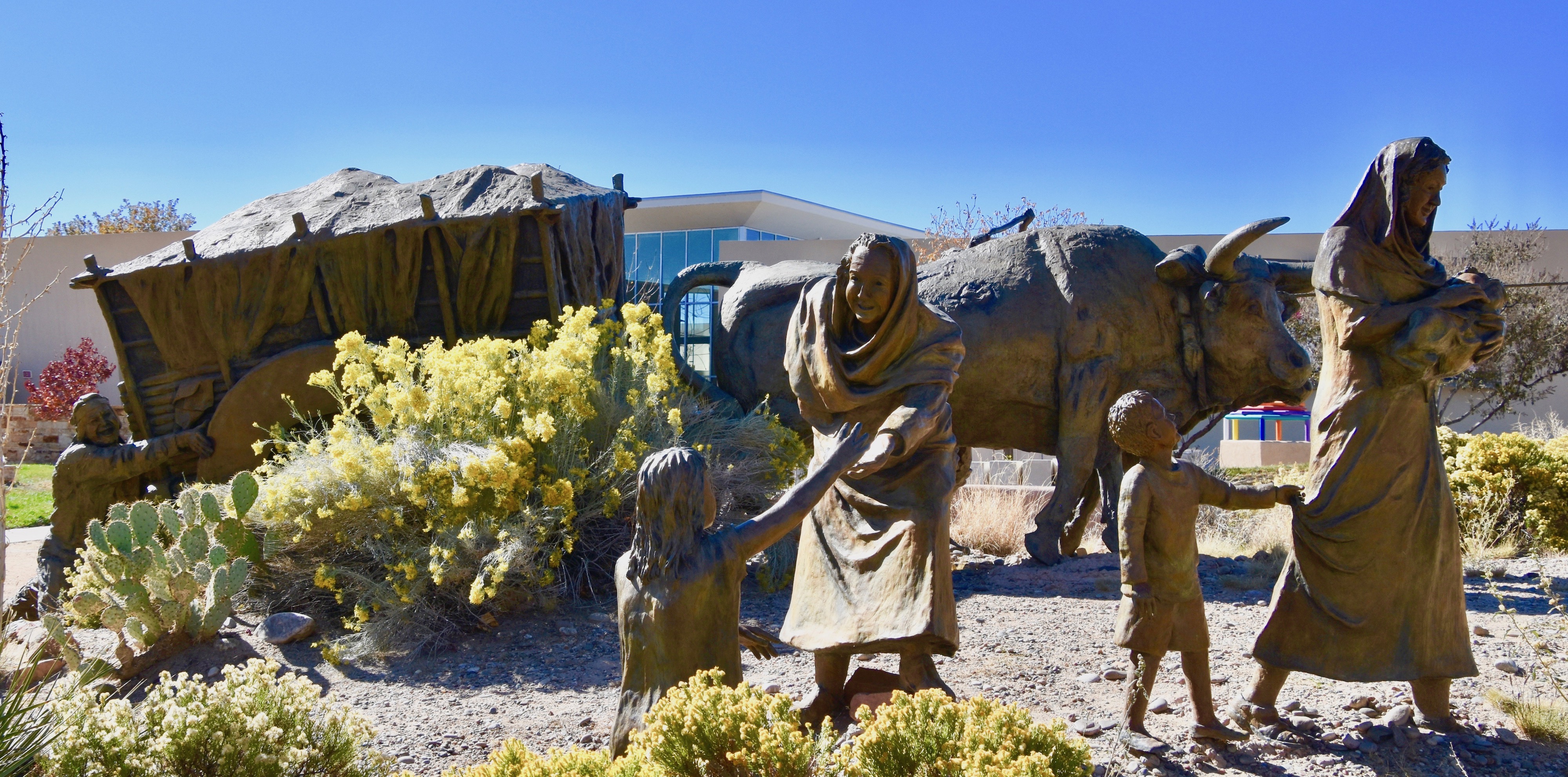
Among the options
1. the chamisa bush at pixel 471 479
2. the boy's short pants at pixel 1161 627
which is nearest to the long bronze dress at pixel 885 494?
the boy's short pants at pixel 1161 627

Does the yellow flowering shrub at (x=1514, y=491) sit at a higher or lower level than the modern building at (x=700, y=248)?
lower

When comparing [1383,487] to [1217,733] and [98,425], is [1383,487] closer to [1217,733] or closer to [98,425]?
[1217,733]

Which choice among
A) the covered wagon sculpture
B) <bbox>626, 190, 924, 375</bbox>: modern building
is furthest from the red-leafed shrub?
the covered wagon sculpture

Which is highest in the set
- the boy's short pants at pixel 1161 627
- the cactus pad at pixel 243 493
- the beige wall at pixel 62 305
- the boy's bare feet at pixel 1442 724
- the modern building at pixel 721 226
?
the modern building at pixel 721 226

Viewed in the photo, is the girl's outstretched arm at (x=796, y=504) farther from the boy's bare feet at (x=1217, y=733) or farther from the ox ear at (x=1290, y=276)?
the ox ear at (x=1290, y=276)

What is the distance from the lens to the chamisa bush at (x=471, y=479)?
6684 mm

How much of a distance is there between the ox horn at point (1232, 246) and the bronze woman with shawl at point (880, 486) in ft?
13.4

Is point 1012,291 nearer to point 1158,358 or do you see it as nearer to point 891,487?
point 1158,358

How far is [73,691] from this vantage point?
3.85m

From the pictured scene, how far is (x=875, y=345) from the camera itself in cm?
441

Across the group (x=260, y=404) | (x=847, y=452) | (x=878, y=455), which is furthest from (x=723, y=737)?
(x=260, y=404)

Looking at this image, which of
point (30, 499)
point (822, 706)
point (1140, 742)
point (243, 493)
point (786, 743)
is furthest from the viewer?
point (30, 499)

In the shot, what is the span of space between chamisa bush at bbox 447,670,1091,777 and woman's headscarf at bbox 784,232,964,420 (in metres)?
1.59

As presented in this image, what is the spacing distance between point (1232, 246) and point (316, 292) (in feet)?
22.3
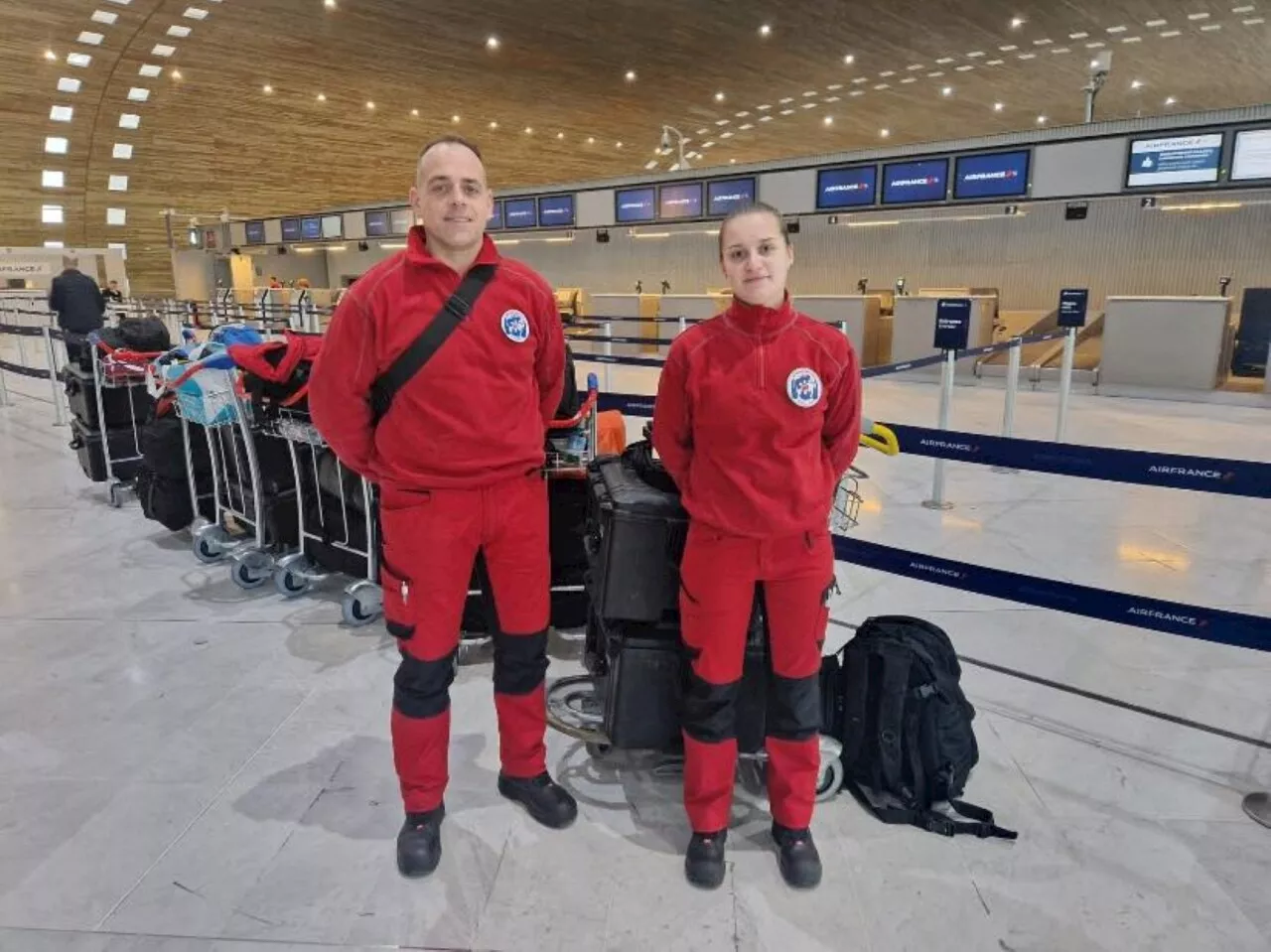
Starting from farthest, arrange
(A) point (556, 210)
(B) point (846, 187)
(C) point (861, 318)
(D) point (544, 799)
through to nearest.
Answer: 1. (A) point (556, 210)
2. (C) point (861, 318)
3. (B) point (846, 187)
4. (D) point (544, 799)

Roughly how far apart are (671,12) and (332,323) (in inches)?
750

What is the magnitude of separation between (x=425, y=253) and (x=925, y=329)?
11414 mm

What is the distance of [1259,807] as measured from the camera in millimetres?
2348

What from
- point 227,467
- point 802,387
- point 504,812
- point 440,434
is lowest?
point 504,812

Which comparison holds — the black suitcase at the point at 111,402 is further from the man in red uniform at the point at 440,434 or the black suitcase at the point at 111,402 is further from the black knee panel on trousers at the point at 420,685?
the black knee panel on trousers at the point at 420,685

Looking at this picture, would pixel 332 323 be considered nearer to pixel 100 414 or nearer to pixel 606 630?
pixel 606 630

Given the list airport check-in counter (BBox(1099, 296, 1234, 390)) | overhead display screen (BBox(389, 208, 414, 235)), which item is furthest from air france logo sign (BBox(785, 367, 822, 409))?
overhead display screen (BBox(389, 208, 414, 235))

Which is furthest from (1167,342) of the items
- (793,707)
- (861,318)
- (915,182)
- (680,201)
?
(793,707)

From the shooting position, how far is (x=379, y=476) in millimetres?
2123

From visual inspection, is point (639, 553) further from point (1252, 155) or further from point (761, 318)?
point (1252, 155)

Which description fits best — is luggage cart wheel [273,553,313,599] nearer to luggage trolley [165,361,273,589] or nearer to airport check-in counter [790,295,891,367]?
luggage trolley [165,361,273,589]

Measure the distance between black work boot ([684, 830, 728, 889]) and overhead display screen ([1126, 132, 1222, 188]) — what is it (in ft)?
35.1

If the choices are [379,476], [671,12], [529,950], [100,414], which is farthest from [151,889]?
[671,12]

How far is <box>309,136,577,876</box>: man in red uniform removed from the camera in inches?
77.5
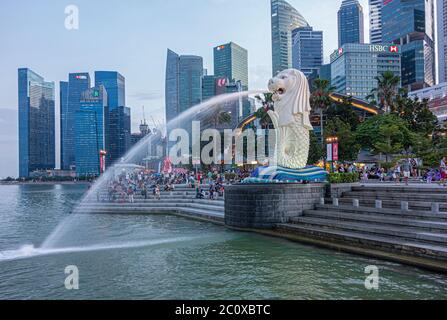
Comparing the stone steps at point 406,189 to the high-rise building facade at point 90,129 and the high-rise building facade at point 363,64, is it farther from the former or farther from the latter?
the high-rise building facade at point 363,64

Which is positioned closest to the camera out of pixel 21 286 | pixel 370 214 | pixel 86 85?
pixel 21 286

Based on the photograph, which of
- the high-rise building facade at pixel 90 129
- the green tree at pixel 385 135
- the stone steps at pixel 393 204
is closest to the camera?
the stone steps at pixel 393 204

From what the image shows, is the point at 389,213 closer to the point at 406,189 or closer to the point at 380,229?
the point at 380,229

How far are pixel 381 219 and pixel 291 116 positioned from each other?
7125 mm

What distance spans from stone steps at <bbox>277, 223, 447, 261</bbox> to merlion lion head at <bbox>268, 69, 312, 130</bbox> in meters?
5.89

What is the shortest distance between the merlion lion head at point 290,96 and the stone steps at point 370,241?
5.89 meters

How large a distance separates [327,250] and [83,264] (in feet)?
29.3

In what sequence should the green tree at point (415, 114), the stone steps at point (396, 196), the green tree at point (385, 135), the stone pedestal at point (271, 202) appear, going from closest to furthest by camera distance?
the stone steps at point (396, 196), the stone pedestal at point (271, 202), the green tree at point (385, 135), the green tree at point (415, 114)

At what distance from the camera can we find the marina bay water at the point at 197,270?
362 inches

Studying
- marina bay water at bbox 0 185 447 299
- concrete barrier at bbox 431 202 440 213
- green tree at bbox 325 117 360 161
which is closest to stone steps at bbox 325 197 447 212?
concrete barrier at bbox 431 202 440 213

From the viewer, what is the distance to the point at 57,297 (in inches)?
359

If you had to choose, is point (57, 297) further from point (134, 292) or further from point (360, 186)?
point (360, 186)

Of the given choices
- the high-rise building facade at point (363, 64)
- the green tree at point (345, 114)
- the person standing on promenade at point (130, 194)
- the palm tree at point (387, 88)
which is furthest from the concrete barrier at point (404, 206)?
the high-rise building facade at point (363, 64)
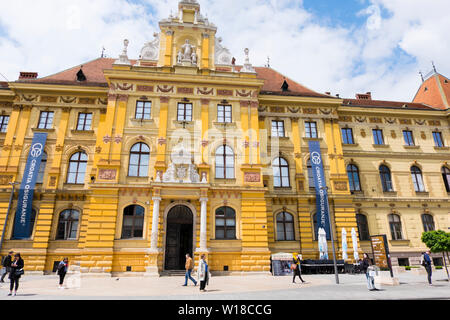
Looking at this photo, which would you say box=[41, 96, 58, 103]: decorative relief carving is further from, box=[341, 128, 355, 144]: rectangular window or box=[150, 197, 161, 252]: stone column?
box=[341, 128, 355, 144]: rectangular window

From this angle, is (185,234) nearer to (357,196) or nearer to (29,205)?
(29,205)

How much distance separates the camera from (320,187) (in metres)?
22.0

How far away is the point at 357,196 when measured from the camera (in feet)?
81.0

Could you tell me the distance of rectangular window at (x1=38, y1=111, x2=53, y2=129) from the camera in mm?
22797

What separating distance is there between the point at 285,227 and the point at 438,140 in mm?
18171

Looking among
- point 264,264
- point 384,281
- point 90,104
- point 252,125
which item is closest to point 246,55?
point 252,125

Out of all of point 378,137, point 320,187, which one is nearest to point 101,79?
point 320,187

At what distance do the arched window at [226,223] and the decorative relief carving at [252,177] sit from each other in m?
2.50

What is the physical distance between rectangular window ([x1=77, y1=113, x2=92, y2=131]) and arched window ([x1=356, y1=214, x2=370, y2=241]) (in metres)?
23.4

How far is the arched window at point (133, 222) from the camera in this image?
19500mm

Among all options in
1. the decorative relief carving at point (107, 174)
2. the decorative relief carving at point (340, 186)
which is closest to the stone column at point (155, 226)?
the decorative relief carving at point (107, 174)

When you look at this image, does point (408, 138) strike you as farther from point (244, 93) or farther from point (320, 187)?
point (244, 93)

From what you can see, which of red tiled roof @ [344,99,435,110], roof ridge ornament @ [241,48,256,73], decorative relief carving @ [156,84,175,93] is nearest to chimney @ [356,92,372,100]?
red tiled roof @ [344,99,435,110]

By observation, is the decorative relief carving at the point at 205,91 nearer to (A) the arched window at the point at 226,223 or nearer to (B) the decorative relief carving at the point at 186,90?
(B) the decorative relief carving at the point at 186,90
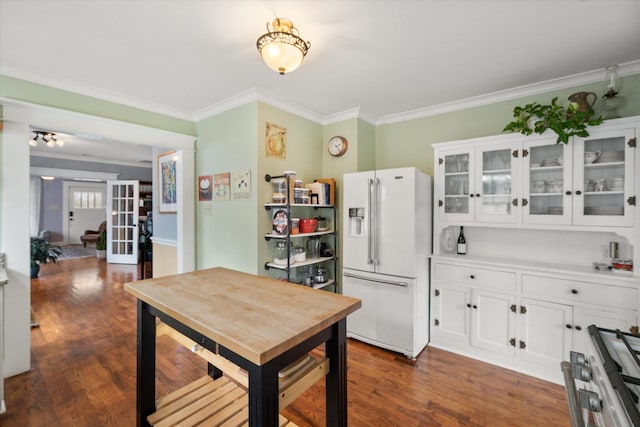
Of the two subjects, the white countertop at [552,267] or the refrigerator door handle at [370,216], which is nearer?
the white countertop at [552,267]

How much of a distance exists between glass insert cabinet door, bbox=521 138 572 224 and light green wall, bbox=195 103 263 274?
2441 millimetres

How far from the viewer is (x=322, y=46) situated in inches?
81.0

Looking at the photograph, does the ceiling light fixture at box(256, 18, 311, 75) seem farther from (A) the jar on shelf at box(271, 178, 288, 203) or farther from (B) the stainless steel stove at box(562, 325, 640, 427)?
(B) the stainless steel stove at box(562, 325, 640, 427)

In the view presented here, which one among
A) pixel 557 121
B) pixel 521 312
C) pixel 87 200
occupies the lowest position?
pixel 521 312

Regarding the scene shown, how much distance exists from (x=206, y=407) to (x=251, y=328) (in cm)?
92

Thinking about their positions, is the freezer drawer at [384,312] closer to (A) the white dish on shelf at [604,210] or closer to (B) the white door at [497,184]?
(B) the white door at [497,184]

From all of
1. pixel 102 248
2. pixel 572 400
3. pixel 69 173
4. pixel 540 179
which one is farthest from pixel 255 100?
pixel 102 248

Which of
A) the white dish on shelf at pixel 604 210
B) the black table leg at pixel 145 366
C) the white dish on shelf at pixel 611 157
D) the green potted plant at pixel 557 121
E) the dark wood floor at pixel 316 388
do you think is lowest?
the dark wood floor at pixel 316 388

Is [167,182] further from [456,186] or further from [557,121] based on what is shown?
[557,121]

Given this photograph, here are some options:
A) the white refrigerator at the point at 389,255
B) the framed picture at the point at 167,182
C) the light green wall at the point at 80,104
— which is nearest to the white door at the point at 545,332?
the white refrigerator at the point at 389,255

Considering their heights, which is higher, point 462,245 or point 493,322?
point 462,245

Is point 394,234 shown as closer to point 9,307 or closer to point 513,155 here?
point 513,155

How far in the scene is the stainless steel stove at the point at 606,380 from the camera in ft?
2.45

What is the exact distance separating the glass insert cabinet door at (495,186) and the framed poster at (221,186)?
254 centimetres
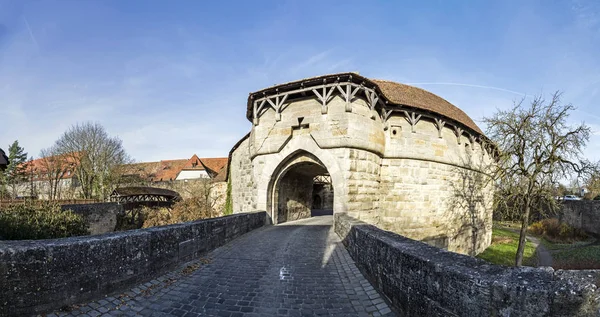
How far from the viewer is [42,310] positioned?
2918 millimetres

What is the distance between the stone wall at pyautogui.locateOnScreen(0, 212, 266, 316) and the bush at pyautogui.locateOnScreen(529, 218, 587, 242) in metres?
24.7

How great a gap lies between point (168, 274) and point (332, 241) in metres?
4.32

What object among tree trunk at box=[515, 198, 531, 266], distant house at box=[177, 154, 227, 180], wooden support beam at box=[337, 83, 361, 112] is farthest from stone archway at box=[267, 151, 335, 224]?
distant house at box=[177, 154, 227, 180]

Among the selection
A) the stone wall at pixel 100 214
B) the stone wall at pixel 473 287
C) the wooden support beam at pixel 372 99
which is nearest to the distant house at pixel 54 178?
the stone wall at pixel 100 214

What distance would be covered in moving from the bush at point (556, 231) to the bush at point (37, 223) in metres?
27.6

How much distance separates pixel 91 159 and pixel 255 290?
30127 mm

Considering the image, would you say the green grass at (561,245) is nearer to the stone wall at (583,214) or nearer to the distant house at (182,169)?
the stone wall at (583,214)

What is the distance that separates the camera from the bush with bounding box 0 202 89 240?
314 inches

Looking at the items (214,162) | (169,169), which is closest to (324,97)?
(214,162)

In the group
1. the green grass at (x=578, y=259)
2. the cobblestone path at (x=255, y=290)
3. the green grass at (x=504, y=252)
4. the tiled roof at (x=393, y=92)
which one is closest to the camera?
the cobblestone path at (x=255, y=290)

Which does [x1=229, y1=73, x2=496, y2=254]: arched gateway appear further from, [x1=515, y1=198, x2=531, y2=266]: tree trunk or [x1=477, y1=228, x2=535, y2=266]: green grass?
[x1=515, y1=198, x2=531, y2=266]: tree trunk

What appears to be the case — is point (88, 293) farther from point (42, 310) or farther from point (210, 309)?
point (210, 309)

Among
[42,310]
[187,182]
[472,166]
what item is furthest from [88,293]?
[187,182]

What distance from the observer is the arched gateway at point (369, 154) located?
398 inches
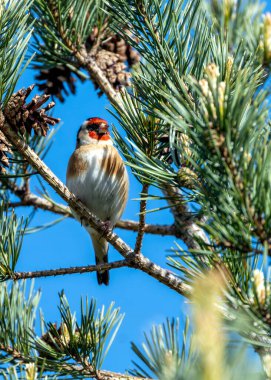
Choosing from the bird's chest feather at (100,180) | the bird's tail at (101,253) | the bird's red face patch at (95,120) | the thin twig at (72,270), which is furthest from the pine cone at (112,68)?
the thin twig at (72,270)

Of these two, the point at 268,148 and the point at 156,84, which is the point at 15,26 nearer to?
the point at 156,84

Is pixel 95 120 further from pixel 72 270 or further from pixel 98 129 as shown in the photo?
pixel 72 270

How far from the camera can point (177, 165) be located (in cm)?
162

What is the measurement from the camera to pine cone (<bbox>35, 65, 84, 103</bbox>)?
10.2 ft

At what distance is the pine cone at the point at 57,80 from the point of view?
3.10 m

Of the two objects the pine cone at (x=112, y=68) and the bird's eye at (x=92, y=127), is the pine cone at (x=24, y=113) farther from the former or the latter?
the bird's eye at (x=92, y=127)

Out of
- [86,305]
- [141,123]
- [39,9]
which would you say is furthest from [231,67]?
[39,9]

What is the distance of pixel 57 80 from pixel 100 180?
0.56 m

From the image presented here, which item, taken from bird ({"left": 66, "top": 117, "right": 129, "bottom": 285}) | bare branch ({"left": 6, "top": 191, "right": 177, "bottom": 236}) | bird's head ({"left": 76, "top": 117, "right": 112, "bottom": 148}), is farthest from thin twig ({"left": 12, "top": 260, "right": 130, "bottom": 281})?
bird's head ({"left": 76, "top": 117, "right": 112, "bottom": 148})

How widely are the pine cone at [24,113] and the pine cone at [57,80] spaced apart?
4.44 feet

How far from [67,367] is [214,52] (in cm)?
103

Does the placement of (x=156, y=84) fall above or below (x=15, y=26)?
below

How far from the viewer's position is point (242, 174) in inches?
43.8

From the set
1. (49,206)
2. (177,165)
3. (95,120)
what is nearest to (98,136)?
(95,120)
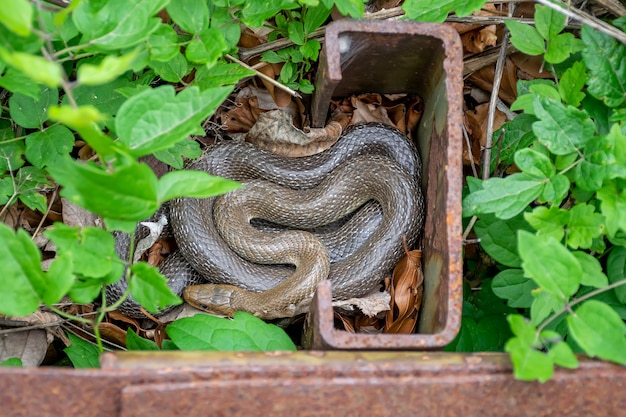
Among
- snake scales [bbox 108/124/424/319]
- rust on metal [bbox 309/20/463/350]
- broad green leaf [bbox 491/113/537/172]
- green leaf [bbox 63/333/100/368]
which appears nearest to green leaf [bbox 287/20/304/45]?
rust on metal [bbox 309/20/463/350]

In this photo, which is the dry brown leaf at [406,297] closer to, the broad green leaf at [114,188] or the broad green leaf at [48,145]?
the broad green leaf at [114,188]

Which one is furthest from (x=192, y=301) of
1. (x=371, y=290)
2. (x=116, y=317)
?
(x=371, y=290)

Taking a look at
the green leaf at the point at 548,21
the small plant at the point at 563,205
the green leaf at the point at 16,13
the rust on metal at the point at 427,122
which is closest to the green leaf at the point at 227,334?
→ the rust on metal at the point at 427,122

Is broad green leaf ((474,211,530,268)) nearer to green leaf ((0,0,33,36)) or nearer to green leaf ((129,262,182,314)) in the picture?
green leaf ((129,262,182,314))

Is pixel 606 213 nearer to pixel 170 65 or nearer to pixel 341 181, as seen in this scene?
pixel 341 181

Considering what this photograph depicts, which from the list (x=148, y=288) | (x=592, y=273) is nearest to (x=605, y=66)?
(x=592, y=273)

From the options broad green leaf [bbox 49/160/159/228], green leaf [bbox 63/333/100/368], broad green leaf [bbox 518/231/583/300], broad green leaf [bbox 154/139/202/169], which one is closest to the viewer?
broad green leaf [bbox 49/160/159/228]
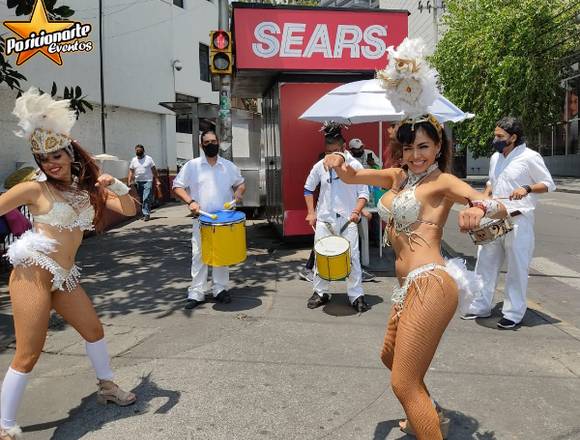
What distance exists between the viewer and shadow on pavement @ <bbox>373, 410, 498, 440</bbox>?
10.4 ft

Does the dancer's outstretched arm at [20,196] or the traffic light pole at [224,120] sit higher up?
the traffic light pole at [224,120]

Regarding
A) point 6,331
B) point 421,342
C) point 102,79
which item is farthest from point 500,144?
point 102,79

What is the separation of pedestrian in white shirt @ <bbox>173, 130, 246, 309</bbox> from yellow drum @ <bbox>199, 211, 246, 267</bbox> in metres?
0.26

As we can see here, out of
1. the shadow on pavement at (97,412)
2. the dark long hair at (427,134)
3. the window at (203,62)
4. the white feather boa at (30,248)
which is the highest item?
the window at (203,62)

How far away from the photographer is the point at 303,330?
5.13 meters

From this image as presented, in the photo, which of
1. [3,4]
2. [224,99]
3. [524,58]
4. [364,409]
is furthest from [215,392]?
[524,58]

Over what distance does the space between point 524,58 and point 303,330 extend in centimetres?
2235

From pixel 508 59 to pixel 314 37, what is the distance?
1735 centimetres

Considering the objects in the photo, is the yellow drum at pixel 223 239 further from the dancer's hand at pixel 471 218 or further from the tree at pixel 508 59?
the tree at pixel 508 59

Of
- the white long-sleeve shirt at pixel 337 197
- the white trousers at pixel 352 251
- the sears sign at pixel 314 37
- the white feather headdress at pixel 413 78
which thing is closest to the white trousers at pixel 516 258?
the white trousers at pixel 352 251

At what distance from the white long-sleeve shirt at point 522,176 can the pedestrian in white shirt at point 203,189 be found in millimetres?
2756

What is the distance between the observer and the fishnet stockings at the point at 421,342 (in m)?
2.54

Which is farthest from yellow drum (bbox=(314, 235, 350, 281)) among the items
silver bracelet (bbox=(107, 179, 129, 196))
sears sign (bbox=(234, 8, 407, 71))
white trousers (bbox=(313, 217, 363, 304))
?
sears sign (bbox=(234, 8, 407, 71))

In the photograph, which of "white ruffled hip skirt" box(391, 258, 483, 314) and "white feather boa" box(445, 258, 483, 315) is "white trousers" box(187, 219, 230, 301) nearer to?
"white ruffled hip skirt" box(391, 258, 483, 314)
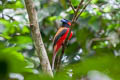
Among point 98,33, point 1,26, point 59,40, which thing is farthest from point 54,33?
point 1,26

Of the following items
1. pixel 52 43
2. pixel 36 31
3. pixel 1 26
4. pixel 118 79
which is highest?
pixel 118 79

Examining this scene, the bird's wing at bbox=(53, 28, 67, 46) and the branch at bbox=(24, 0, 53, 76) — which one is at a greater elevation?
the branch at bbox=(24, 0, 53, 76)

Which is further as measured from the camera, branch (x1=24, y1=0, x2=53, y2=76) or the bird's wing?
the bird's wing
——————
Could you reproduce the items above word for word, starting with the line that contains "Considering what this" and going on through the line that contains "1735 centimetres", both included, and leave out the picture?

* [REPLY TO THE TASK]
Considering what this photograph depicts, which from the list (x=148, y=288) | (x=592, y=273) is nearest to (x=605, y=66)?
(x=592, y=273)

From the options broad green leaf [bbox 49/160/159/228], green leaf [bbox 63/333/100/368], broad green leaf [bbox 518/231/583/300], broad green leaf [bbox 154/139/202/169], which one is closest to the viewer?
broad green leaf [bbox 49/160/159/228]
What distance exists between the viewer and shadow on pavement @ <bbox>373, 410, 498, 440</bbox>?
10.4 ft

Does the dancer's outstretched arm at [20,196] or the traffic light pole at [224,120] sit higher up?
the traffic light pole at [224,120]

Regarding
A) point 6,331
B) point 421,342
C) point 102,79
which item is farthest from point 500,144?
point 102,79

What is the separation of pedestrian in white shirt @ <bbox>173, 130, 246, 309</bbox> from yellow drum @ <bbox>199, 211, 246, 267</bbox> in metres?
0.26

As we can see here, out of
1. the shadow on pavement at (97,412)
2. the dark long hair at (427,134)
3. the window at (203,62)
4. the white feather boa at (30,248)
which is the highest item?
the window at (203,62)

How far away from the photographer is the point at 303,330?
5.13 meters

From this image as presented, in the photo, which of
1. [3,4]
2. [224,99]
3. [524,58]
4. [364,409]
is furthest from [215,392]?
[524,58]

Over what distance does the space between point 524,58 and point 303,330 extend in centimetres?
2235

From pixel 508 59 to pixel 314 37, what is the distance?
1735 centimetres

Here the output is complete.